Once Pope’s header had flashed into the net, most of the Galaxy walked off the field and into the locker room, not staying to congratulate the winners. Fraser said the feeling among the players was one of “absolute disbelief,” then elaborated.
“We’ve worked so hard for this all year,” he said. “We’ve been a really close team and we’ve stuck together through a lot of things. This is really hard for us.”
It was a game the Galaxy controlled despite the appalling conditions. A total of 43,368 tickets were sold, but the storm kept almost 9,000 fans home, watching on television instead.
What they saw was Hurtado powering home a header in the fourth minute of the game, off a Mauricio Cienfuegos cross from the right wing. Afterward, Hurtado and three or four Galaxy players dived and slid on the wet grass, arms outstretched, like jets landing at Logan Airport.
The Galaxy hung on to the lead and seemed to have the game in hand when Armas danced through the Washington defense before firing the ball past goalkeeper Mark Simpson to make it 2-0 in the 56th minute.
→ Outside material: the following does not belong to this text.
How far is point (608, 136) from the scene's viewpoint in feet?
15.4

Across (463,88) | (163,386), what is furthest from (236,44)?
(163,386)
But in the end, it was not to be.
Galaxy Coach Lothar Osiander tried to hide the hurt with humor.
“They were the better mudders,” he said at one point.
“I was hoping to retire, but I wanted a trophy to take home with me,” he added. “Now, I’m going to coach another year.”
But the pain of defeat was in his eyes.
Particularly disappointing for Osiander was the absence of defender and team captain Dan Calichman at the heart of the Los Angeles defense. Had Calichman not been suspended for receiving three yellow cards in the playoffs, it is possible the outcome might have been different.
At least, that’s what Calichman thought.
“I’m not saying by any means that if I was out there we would not have lost, 3-2, because very possibly we could have,” he said. “But as one of the leaders on this team, I just felt helpless [on the bench].”
But the Galaxy did lose, and this goes into the team’s record books as the season of the near miss, the season the trophy got away.
“We had it,” defender Arash Noamouz said quietly. “We had it. I’m so sorry. I’m so sad.”